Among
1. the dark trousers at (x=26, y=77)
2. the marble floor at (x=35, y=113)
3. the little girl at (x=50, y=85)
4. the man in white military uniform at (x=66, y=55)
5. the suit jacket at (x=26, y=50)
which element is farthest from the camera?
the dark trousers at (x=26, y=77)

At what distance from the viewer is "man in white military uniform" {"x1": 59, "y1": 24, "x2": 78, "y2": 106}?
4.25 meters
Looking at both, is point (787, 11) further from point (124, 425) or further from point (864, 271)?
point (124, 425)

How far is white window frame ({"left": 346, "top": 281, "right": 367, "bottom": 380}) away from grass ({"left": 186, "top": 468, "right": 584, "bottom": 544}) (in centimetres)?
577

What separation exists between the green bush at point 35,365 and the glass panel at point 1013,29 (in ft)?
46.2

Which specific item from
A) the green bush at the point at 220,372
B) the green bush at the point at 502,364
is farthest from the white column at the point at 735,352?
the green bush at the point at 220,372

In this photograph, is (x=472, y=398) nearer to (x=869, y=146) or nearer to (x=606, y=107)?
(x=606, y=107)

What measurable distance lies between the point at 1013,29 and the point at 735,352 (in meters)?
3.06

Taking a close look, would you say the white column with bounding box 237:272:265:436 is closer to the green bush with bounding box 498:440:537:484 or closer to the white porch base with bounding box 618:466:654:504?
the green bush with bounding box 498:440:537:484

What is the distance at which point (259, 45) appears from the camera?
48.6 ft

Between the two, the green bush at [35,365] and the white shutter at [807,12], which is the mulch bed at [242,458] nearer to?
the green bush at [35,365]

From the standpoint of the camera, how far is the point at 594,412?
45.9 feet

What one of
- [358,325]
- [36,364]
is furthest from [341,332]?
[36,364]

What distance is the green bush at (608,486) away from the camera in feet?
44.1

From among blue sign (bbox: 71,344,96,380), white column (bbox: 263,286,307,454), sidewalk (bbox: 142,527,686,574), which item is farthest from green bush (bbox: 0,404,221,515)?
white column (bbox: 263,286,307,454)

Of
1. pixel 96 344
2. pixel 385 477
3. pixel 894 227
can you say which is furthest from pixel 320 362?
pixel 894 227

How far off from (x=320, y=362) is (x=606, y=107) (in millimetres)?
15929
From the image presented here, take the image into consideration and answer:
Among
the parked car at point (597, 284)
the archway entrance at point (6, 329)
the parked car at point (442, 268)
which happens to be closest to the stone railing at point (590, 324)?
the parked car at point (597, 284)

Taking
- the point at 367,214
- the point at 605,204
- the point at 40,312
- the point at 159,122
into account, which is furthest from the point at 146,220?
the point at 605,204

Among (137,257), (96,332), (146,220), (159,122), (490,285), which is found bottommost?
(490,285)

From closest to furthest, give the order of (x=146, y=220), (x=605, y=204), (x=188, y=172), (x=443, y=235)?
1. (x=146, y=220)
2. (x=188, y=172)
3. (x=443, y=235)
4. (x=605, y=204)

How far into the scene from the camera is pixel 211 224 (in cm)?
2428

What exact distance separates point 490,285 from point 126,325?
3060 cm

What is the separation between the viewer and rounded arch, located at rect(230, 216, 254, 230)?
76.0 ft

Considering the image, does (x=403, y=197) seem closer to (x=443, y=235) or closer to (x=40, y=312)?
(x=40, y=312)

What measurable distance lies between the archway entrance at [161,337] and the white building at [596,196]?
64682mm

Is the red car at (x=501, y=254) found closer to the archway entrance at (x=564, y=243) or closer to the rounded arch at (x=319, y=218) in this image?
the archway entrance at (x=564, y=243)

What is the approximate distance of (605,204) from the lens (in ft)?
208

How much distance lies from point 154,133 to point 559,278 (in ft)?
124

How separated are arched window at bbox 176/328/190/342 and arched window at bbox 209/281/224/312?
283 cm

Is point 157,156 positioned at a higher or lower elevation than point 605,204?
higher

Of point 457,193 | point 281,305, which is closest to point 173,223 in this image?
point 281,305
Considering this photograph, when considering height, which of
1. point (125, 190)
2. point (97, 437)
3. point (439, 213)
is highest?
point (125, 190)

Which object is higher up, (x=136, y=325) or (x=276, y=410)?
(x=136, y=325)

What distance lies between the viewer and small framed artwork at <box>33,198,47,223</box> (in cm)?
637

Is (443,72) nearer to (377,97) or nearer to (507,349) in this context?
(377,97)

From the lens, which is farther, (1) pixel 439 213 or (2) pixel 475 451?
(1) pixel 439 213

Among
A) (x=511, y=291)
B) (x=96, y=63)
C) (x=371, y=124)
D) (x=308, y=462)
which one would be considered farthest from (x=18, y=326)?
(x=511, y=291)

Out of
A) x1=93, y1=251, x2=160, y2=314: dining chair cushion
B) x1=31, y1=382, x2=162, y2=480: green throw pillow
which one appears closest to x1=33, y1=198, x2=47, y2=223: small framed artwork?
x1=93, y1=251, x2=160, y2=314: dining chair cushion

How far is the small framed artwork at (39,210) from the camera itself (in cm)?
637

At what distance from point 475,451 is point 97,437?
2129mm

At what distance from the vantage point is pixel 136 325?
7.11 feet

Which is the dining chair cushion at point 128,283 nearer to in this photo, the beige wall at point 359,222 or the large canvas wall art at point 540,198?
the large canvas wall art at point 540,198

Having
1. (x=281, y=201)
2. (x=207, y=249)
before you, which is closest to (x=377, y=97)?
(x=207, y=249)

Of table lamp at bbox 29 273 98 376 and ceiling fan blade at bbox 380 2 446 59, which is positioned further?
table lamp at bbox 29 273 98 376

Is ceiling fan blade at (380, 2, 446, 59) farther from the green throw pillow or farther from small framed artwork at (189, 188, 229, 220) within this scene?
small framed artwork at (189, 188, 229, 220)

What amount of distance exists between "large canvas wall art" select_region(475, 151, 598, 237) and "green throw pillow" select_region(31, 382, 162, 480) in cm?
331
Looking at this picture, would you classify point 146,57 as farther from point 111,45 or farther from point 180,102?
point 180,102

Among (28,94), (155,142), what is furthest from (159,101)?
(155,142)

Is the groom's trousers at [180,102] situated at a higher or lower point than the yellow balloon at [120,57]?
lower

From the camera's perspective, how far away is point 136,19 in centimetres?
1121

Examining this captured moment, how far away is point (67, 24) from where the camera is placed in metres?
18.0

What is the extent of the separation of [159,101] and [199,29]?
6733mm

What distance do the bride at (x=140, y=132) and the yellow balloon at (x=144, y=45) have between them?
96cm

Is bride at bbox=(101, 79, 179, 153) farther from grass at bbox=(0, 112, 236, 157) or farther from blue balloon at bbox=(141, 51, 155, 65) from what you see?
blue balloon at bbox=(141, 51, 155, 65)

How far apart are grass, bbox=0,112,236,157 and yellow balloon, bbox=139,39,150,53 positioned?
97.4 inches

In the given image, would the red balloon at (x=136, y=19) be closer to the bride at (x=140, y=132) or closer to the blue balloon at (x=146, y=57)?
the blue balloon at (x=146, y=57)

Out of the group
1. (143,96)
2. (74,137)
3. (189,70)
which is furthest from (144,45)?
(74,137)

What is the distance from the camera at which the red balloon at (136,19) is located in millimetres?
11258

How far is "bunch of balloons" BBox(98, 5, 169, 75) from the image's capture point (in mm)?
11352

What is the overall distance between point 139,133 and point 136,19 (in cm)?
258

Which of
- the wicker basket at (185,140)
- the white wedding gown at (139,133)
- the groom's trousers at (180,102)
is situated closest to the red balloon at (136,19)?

### Required task
Could you transcribe all of the records above, word for word, without changing anything?

### Solution to the exercise
Among
1. the dark trousers at (x=26, y=77)
2. the marble floor at (x=35, y=113)
3. the little girl at (x=50, y=85)
4. the man in white military uniform at (x=66, y=55)
5. the suit jacket at (x=26, y=50)
which element is farthest from the camera?
the dark trousers at (x=26, y=77)

At what distance from the viewer is "man in white military uniform" {"x1": 59, "y1": 24, "x2": 78, "y2": 106}?
4.25 meters
Looking at both, is point (787, 11) further from point (124, 425) or further from point (864, 271)?
point (124, 425)

How far is white window frame ({"left": 346, "top": 281, "right": 367, "bottom": 380}) away from grass ({"left": 186, "top": 468, "right": 584, "bottom": 544}) (in centimetres)?
577

What separation exists between the green bush at point 35,365 and the glass panel at point 1013,29 (in ft)?
46.2

Which specific item from
A) the green bush at the point at 220,372
B) the green bush at the point at 502,364
is farthest from the white column at the point at 735,352?
the green bush at the point at 220,372

In this photograph, is (x=472, y=398) nearer to (x=869, y=146) or nearer to (x=606, y=107)?
(x=606, y=107)

What measurable distance lies between the point at 1013,29 and the point at 735,352 (in meters)?
3.06

Taking a close look, would you say the white column with bounding box 237:272:265:436 is closer to the green bush with bounding box 498:440:537:484 or closer to the white porch base with bounding box 618:466:654:504?
the green bush with bounding box 498:440:537:484

What is the distance at which point (259, 45) appears from the camera?
48.6 ft

Between the two, the green bush at [35,365] and the white shutter at [807,12], which is the mulch bed at [242,458] nearer to?
the green bush at [35,365]

From the standpoint of the camera, how far is the point at 594,412?
45.9 feet

What one of
- [358,325]
- [36,364]
is furthest from [341,332]?
[36,364]

What distance is the green bush at (608,486) away from the camera in feet?
44.1

From among blue sign (bbox: 71,344,96,380), white column (bbox: 263,286,307,454), sidewalk (bbox: 142,527,686,574), which item is farthest from green bush (bbox: 0,404,221,515)?
white column (bbox: 263,286,307,454)

Of
1. pixel 96 344
2. pixel 385 477
3. pixel 894 227
can you say which is furthest from pixel 320 362?
pixel 894 227

How far off from (x=320, y=362) is (x=606, y=107) (in millimetres)?
15929
From the image presented here, take the image into consideration and answer:
Among
the parked car at point (597, 284)
the archway entrance at point (6, 329)
the parked car at point (442, 268)
which happens to be closest to the stone railing at point (590, 324)?
the parked car at point (597, 284)

Taking
- the point at 367,214
- the point at 605,204
- the point at 40,312
- the point at 159,122
into account, which is furthest from the point at 146,220?
the point at 605,204

Among (137,257), (96,332), (146,220), (159,122), (490,285), which is found bottommost?
(490,285)

From closest to furthest, give the order of (x=146, y=220), (x=605, y=204), (x=188, y=172), (x=443, y=235)?
1. (x=146, y=220)
2. (x=188, y=172)
3. (x=443, y=235)
4. (x=605, y=204)

How far into the scene from the camera is pixel 211 224 (in cm)?
2428

What exact distance separates point 490,285 from point 126,325?
3060 cm

What is the separation between the viewer and rounded arch, located at rect(230, 216, 254, 230)?
76.0 ft

Considering the image, does (x=403, y=197) seem closer to (x=443, y=235) or closer to (x=40, y=312)?
(x=40, y=312)

What measurable distance lies between the archway entrance at [161,337] and the white building at [596,196]?
64682mm

Is the red car at (x=501, y=254) found closer to the archway entrance at (x=564, y=243) or closer to the rounded arch at (x=319, y=218) in this image?
the archway entrance at (x=564, y=243)

What is the approximate distance of (605,204) from the lens (in ft)?
208

How much distance lies from point 154,133 to point 559,278 (in ft)?
124

How separated are arched window at bbox 176/328/190/342 and arched window at bbox 209/281/224/312?
283 cm

Is point 157,156 positioned at a higher or lower elevation than point 605,204?
higher

Of point 457,193 | point 281,305, which is closest to point 173,223 in this image?
point 281,305
Considering this photograph, when considering height, which of
1. point (125, 190)
2. point (97, 437)
3. point (439, 213)
is highest?
point (125, 190)

Which object is higher up, (x=136, y=325) or (x=276, y=410)?
(x=136, y=325)

What distance lies between the viewer and small framed artwork at <box>33,198,47,223</box> (in cm)?
637

Is (443,72) nearer to (377,97) or nearer to (507,349) in this context?
(377,97)

From the lens, which is farther, (1) pixel 439 213 or (2) pixel 475 451?
(1) pixel 439 213

Among
A) (x=511, y=291)
B) (x=96, y=63)
C) (x=371, y=124)
D) (x=308, y=462)
which one would be considered farthest from (x=18, y=326)?
(x=511, y=291)

Out of
A) x1=93, y1=251, x2=160, y2=314: dining chair cushion
B) x1=31, y1=382, x2=162, y2=480: green throw pillow
which one appears closest to x1=33, y1=198, x2=47, y2=223: small framed artwork?
x1=93, y1=251, x2=160, y2=314: dining chair cushion

How far is the small framed artwork at (39,210) from the camera itself (in cm)?
637

At what distance from point 475,451 is point 97,437?
2129mm

At what distance from the vantage point is pixel 136 325?
7.11 feet

Which is the dining chair cushion at point 128,283 nearer to in this photo, the beige wall at point 359,222 or the large canvas wall art at point 540,198?
the large canvas wall art at point 540,198

Having
1. (x=281, y=201)
2. (x=207, y=249)
before you, which is closest to (x=377, y=97)?
(x=207, y=249)

Of table lamp at bbox 29 273 98 376 and ceiling fan blade at bbox 380 2 446 59, which is positioned further?
table lamp at bbox 29 273 98 376

Is ceiling fan blade at (380, 2, 446, 59) farther from the green throw pillow or farther from small framed artwork at (189, 188, 229, 220) within this scene?
small framed artwork at (189, 188, 229, 220)

What amount of distance exists between "large canvas wall art" select_region(475, 151, 598, 237) and "green throw pillow" select_region(31, 382, 162, 480) in cm?
331
Looking at this picture, would you classify point 146,57 as farther from point 111,45 or farther from point 180,102?
point 180,102

Among (28,94), (155,142), what is furthest from (159,101)?
(155,142)

Is the groom's trousers at [180,102] situated at a higher or lower point than the yellow balloon at [120,57]?
lower

From the camera's perspective, how far away is point 136,19 in centimetres?
1121

Examining this captured moment, how far away is point (67, 24) from where the camera is placed in metres?
18.0

What is the extent of the separation of [159,101] and [199,29]?
6733mm

What distance do the bride at (x=140, y=132) and the yellow balloon at (x=144, y=45) have between them?
96cm

Is bride at bbox=(101, 79, 179, 153) farther from grass at bbox=(0, 112, 236, 157) or farther from blue balloon at bbox=(141, 51, 155, 65) from what you see?
blue balloon at bbox=(141, 51, 155, 65)

How far apart are grass, bbox=0,112,236,157 and yellow balloon, bbox=139,39,150,53 positioned?
97.4 inches

In the given image, would the red balloon at (x=136, y=19) be closer to the bride at (x=140, y=132) or closer to the blue balloon at (x=146, y=57)?
the blue balloon at (x=146, y=57)

Out of the group
1. (143,96)
2. (74,137)
3. (189,70)
which is furthest from (144,45)?
(74,137)

What is the distance from the camera at which the red balloon at (136,19) is located in millimetres?
11258

How far is "bunch of balloons" BBox(98, 5, 169, 75) from the image's capture point (in mm)?
11352

What is the overall distance between point 139,133 and point 136,19 (in cm)?
258

Which of
- the wicker basket at (185,140)
- the white wedding gown at (139,133)
- the groom's trousers at (180,102)
is situated closest to the red balloon at (136,19)?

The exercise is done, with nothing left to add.